Pakistan's prime minister on Sunday condemned an American airstrike on a remote Pakistani village, saying such attacks should be cleared with Islamabad first.

Prime Minister Shaukat Aziz said no understanding exists between U.S. and Pakistani officials that allows American military forces to attack alleged terrorists in Pakistan without first consulting the government.

"The understanding is that we will work together," Aziz said. "We will work in collaboration with each other."

Pakistani officials have said they weren't given notice before the Jan. 13 attack that killed at least 13 civilians, including women and children. The attack was apparently aimed at Al Qaeda's No. 2, Ayman al-Zawahri, who wasn't there.

Pakistan, Aziz said, "has regretted and condemned the incident and said that such incidents should not reoccur. We need to work together. There is no difference in the objectives of the two countries, so there is no reason why we shouldn't communicate."
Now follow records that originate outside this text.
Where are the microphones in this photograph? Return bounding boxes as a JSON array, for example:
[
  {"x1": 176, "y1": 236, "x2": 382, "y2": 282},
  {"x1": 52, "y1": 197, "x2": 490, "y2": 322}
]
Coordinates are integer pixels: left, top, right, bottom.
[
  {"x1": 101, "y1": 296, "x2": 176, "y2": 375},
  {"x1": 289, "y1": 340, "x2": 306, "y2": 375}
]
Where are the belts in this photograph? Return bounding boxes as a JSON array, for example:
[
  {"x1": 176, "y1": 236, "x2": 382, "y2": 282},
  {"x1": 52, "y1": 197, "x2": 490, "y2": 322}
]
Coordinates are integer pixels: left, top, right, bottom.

Pakistan is a key U.S. ally, but it has strongly protested the airstrike, which has angered many in the Islamic nation of 150 million and sparked friction between Islamabad and Washington.

Aziz is scheduled to meet this week with U.S. President George W. Bush and Defense Secretary Donald Rumsfeld.

The strike is believed to have killed at least four of al-Zawahri's close associates in the village of Damadola close to the border with Afghanistan.

But Aziz told a U.S. cable news network that "we have not found one body or one shred of evidence that these people were there," referring to suspected terrorists.

Aziz also "totally" dismissed the notion that a secret U.S. attack was prompted by the view that some in the Pakistani military and intelligence community might sympathize with Al Qaeda.

"If you see the number of lives we have lost chasing these terrorists, the number of people we have picked up all over the country, ... it shows that we have a very effective security apparatus, intelligence apparatus, which has delivered results," he said.

On Saturday, Pakistani President Gen. Pervez Musharraf told visiting U.S. Undersecretary of State Nicholas Burns that the airstrike cannot be repeated, a foreign ministry official said.

Musharraf, the official said, also assured Burns that Pakistan would not waver in its support for Washington's War on Terror.